REQUESTS ->
1. In the Christmas gift guide, what two quality control tests must every item pass?
2. Render this sentence from the Christmas gift guide in Spanish: "Since good antacids are hard to find, the next best thing is to turn to our Christmas Gift Guide."
3. Write a few more paragraphs of the Christmas gift guide, starting right after its last sentence.

QUOTED TEXT ->
-- start --
The age of technology has enabled us to communicate with more people than ever before. We can now talk to people from coast to coast and overseas, along with our local acquaintances. And with the holiday season coming upon us again, this may cause our Christmas shopping list to grow to enormous proportions.

Perhaps we'd like to send holiday greetings to the new friend we sent to the intensive care unit after hitting them while trying to steal their parking space at the mall while Christmas shopping.

And maybe we'd like to e-mail our Christmas thanks to that lovely young actress whose new video we just discovered on the Internet, for giving our lonely weekends new meaning, along with our only other friend, Captain Morgan.

Our contact lists are continuing to grow. In case our new online friends don't have the proper knowledge of the "Ignore" and "Block Sender" functions which come naturally to friends who have known our kind longer, we may actually have to buy them a gift which expresses how we truly feel about them.


Since good antacids are hard to find, the next best thing is to turn to our Christmas Gift Guide. Our team has scoured every corner of the country from coast to coast and overseas in search of good, practical, heartfelt gifts which are actually available for purchase. All of these items are subject to some stringent quality control tests including: 1. Do they fit in the boxes we have left over from last year's returns? And 2. Can we look at them without projectile vomiting?
-- end --
DATA EXTRACT ->
-- start --
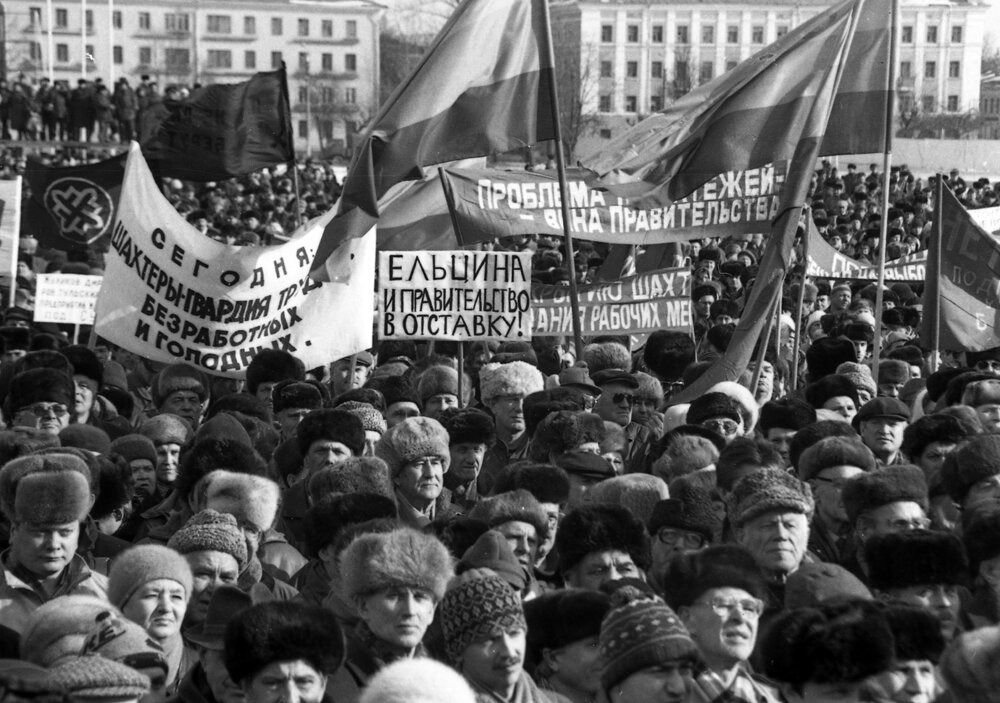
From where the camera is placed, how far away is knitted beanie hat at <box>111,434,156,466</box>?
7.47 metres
-- end --
-- start --
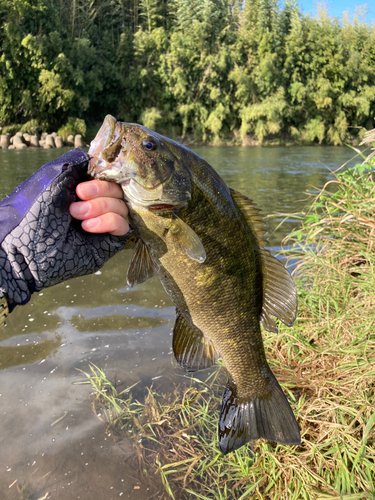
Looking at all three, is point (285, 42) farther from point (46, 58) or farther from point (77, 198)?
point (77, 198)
-- end --
OUTPUTS IN ORDER ->
1. The items must fit in the boxes left over from last year's returns, and they must be something one can look at without projectile vomiting.

2. Como es difícil encontrar buenos antiácidos, la siguiente mejor opción es recurrir a nuestra Guía de Regalos de Navidad.

3.
So we'll begin with a little item which comes from some good, old-fashioned American exploitation. The people at stupid.com have discovered Saddam's Bunker Buster Shock and Awe Hot Sauce.

Yes, Saddam Hussein may have lost his country and his palatial spider hole, but now he has a hot sauce named after him. And this hot sauce is so powerful, Hans Blix would have confiscated it.

This Shock and Awe sauce comes in a six ounce bomb shaped bottle containing a lethal combination of ingredients, including habanero pepper. You can own this weapon of mass destruction to your intestines for $7.99.

And our next item just happens to be a President Bill Clinton Talking Action Figure, from TheGag.com. This 12.5 inch tall likeness features seventeen actual clips from Clinton speeches and campaign appearances. A few of these are not campaign related, like "That depends on what the meaning of the word is, is," and "I did not have sexual relations...yada yada yada."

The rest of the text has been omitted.